Enzymes in the Raw

Enzymes in the Raw

by Risë Rafferty  |  April 3, 2013

I despise sloths. The continuous ritardando of their existence is not to my liking. They sleep for 20 hours a day. When they are awake they barely move. They are so slow and sluggish that algae will actually grow on their fur! Can you imagine if sloths could talk? A short sentence would probably take five minutes! Wwwwwhhhhhhhaaaaaaaaaaaat diiiiiiiiiiiiiiiiiid youuuuuuuu ssssssssssssssaaaaaayyyy? I am way too impatient for that!

The human body has a certain speed at which life processes must occur for health and survival to be maintained. Cellular functions operate according to a biological clock. If these interactions and reactions occur too slowly, life cannot be sustained. This is what makes enzymes very important. They keep things happening, fast.

You have heard the generalization that man can live for about three to five weeks without food and three to five days without water. However, we would live only three minutes without enzymes? Enzymes are proteins with amazing abilities. They function as catalysts, compounds that increase the rate of chemical reactions. They were designed to attach, activate, and adjust their conformation to specific molecules, like other proteins, to form a desired product. After releasing their product, enzymes return to their original form to do it all over again, at mind staggering speeds. Without enzymes, reactions such as those involved in nerve conduction, heart contraction, energy production, and digestion of food would occur at a sloth’s pace, and we would die in three minutes.
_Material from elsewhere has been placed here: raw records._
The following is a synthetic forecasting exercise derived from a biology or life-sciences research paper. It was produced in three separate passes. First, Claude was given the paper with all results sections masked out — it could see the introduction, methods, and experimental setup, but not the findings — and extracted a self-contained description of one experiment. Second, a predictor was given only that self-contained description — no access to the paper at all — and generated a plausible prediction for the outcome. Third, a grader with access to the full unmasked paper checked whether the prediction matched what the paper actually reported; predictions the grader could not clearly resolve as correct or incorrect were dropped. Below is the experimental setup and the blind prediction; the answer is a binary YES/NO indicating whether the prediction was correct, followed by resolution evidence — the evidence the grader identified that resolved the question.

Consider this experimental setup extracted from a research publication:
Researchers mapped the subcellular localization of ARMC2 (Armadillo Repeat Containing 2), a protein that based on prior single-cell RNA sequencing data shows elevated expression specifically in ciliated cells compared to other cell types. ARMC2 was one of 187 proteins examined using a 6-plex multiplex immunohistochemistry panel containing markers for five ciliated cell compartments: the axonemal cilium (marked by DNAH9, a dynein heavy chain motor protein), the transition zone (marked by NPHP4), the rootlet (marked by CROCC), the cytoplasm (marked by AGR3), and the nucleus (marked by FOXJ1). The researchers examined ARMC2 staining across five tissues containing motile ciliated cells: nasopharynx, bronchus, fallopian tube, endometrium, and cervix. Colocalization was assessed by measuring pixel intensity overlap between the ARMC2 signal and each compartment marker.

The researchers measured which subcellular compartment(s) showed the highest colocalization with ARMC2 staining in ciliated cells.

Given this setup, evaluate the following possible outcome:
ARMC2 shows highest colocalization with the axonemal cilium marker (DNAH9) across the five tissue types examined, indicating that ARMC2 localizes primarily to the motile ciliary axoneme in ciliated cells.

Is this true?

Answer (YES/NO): YES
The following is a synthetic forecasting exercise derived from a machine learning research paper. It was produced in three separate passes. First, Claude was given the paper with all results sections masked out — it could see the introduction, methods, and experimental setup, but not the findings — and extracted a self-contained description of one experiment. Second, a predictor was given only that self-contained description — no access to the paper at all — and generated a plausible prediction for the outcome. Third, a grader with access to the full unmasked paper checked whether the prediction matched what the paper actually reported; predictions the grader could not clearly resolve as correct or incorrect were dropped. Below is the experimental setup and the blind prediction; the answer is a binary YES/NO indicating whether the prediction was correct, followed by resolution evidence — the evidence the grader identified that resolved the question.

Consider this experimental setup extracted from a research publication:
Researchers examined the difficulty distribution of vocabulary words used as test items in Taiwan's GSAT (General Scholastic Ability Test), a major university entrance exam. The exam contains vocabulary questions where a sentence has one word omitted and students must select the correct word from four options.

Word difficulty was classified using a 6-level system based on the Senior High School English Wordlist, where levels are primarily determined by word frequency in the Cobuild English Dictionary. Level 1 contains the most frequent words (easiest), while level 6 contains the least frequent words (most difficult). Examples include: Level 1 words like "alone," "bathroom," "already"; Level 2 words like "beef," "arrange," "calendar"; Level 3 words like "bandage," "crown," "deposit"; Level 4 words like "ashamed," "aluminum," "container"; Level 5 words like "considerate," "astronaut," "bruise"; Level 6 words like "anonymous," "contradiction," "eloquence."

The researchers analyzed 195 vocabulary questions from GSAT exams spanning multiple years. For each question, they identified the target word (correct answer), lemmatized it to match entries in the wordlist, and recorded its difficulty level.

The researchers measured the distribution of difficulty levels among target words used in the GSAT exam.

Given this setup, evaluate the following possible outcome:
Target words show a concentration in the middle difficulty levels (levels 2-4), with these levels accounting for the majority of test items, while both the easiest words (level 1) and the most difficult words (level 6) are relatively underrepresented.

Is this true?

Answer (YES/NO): NO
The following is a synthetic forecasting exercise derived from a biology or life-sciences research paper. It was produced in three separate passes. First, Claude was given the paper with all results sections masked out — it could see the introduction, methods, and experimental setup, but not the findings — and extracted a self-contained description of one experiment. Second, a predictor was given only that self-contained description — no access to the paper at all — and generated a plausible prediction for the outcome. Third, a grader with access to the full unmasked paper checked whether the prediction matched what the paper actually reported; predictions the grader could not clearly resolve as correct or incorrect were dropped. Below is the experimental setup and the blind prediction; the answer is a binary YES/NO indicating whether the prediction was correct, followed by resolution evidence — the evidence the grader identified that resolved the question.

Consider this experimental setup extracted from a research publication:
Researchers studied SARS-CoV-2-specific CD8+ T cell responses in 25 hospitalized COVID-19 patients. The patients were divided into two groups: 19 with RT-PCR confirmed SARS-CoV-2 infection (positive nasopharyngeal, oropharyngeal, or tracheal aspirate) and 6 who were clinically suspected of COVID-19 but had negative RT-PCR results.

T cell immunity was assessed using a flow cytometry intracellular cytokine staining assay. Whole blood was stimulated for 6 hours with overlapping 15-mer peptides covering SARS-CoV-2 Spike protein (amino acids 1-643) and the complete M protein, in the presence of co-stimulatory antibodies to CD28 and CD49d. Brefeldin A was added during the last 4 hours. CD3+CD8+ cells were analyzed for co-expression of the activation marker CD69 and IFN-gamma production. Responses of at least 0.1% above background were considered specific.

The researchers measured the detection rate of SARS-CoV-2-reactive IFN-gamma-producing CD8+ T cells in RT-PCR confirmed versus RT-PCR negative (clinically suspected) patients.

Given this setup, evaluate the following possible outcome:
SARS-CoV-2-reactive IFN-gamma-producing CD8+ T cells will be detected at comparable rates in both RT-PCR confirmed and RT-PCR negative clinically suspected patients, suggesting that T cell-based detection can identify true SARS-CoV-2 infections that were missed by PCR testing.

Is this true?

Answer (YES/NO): NO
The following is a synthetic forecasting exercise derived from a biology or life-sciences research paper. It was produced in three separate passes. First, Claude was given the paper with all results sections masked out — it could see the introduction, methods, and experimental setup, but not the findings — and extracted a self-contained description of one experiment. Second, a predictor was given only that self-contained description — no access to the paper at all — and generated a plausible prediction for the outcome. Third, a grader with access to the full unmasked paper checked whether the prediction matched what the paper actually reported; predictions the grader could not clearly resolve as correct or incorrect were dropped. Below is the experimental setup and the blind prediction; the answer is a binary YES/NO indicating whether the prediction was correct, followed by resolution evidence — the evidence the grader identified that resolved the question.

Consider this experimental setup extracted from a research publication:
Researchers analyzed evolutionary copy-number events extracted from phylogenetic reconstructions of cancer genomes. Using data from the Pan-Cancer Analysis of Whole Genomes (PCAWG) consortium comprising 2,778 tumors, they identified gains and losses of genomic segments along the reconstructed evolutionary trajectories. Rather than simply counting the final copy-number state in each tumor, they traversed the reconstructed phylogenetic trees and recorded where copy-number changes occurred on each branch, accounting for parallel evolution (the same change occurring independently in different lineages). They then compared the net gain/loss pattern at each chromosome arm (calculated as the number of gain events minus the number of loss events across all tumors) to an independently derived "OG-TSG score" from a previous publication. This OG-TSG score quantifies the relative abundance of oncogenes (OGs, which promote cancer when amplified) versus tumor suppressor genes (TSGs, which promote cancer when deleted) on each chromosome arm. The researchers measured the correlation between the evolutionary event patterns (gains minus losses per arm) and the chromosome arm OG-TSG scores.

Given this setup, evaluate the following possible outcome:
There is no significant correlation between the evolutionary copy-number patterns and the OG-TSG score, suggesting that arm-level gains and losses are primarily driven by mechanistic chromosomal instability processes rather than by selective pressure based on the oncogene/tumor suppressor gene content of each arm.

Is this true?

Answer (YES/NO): NO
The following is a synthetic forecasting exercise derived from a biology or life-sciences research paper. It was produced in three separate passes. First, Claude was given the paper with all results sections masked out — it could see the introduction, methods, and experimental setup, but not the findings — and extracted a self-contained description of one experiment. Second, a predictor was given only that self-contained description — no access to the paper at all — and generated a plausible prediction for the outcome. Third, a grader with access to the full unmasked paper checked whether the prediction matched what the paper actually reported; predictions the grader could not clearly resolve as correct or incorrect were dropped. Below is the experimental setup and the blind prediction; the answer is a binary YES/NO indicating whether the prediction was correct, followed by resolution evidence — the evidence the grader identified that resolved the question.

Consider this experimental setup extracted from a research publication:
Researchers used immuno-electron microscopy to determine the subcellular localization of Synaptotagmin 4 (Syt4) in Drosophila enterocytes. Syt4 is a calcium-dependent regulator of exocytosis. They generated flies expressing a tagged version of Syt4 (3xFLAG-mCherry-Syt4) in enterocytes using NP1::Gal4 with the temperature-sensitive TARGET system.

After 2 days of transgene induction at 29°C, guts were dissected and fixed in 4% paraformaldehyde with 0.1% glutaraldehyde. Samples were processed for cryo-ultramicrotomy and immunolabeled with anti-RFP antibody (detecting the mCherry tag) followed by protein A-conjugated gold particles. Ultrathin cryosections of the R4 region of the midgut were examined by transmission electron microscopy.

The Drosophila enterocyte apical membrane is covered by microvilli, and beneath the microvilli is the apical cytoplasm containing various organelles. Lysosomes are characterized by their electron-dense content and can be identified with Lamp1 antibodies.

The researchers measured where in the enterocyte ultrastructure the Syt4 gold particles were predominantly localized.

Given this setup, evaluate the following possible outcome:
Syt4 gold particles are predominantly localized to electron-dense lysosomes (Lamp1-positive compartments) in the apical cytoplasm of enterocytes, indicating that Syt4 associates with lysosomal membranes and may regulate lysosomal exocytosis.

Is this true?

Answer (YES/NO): NO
There is good evidence that food enzymes play a positive role in health and digestion

Inside cells there can be thousands of different enzymes that have a unique shape and location for specific chemical reactions and outcomes. Each enzyme has an active site where coenzymes, like zinc, copper, and vitamins partner in biochemical activity. There are three main classifications of enzymes: metabolic, digestive, and food. Metabolic enzymes run and maintain the body. They are found in every single cell. Digestive enzymes break down the food we eat into absorbable, usable components. Food enzymes are found in raw foods. In plants they serve to harvest the energy of the sun, protect the plant, and promote its survival and reproduction.

In the 1800s, Sylvester Graham advocated increasing raw plant food consumption. He called the simple diet he recommended, “the food of the first family.” Advocates today give a variety of reasons for consuming a raw food diet, or a diet with a significant proportion of raw. Their strongest argument is based on the belief that plant enzymes benefit humans. The enzyme theory states that:

  1. Food enzymes possess a ‘vital life force.’
  2. People have a finite ability to produce enzymes over their lifetime.
  3. Insufficient digestive enzymes lead to poor health, chronic disease, and premature death.
  4. Cooking destroys enzymes in food.
  5. Food enzymes are important for human digestion.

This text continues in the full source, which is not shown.